Saturday, February 15, 2014

I'm respect you.

I just returned from a dinner of various seafood with Sunday school teachers and pastors and family from my church. These are some of the nicest people you will ever meet should you come to Ulsan. I told my friend Grace that I finally feel like I belong (though I expect I will never feel like I fully belong in Korea) and thanked her from the bottom of my heart for always making me feel at home there.

It was Valentines Day on Friday, and in Korea, that means the women give chocolate or gifts to their significant other. I am the only male in my office at work (and one of two on the entire floor of my building). So my coworkers surprised me with a chocolate cake (which I shared with them of course). It was a very kind thing for them to do. However, the most special thing to happen that day, and to happen in the last month really, was a receiving a small container of chocolates with this note on the back from one of my fifth graders:


This particular student, a girl named 유진, also goes to my church and I occasionally teach her Sunday classes. If this is the only student who ever says "I respect you" (or in this case, "I'm respect you," but hey, close enough) then I will be secure in knowing I have done something right.

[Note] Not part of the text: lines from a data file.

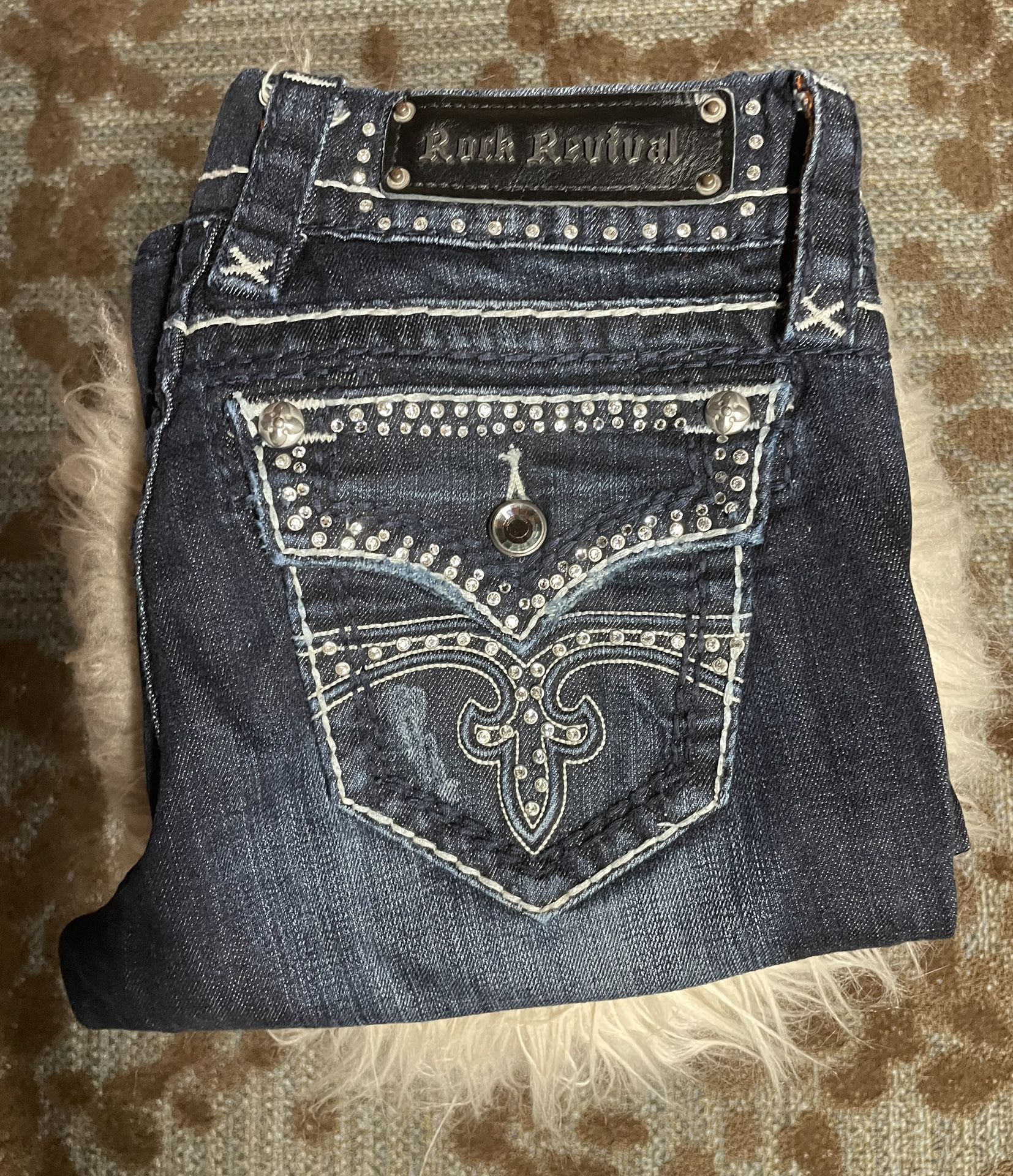 Women’s Size 26 x 32” Rock Revival Celine Easy Boot Jeans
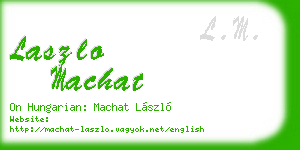 laszlo machat business card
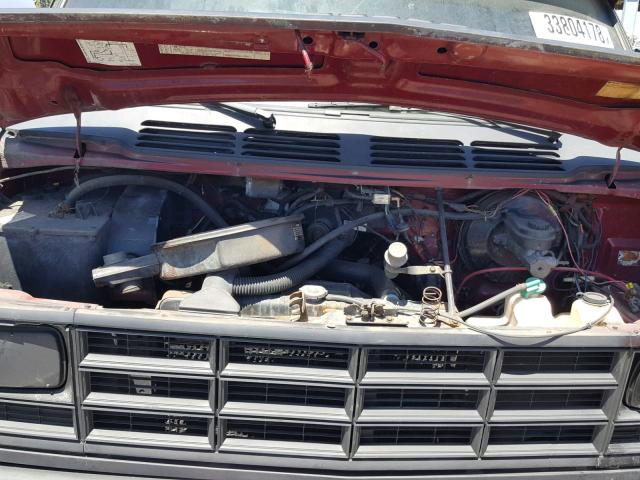 2B7HB23T6GK558734 - 1986 DODGE RAM VAN BLACK photo 7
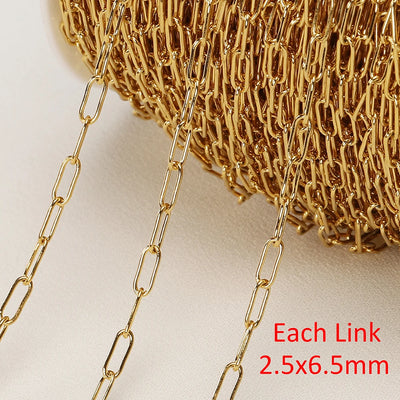 No Fade 2 Meter Stainless Steel Chain For Jewelry Making - Smarsty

So many days I have so many doubts. I wonder about my future. I wonder if I'm doing the right thing. More than anything else in the world, I just want to do the right thing. I am so grateful for something so simple as this note. It helps take remove some of the doubts.

These students will have so many native English teachers over the long span of their schooling as children. So many will come and go and it's very likely that most will not remember me. So I am reminded of my pastoral training at this time: we should never go after the multitudes, but instead look for the one or two that we can be friend and mentor to. 

I want to make a difference in just a few lives. Besides, the multitudes will forget you. They will not remember what you said or even what your name was. But the individuals, they will remember how you live. They will remember you by what you did for them.

And you will be changed by them too.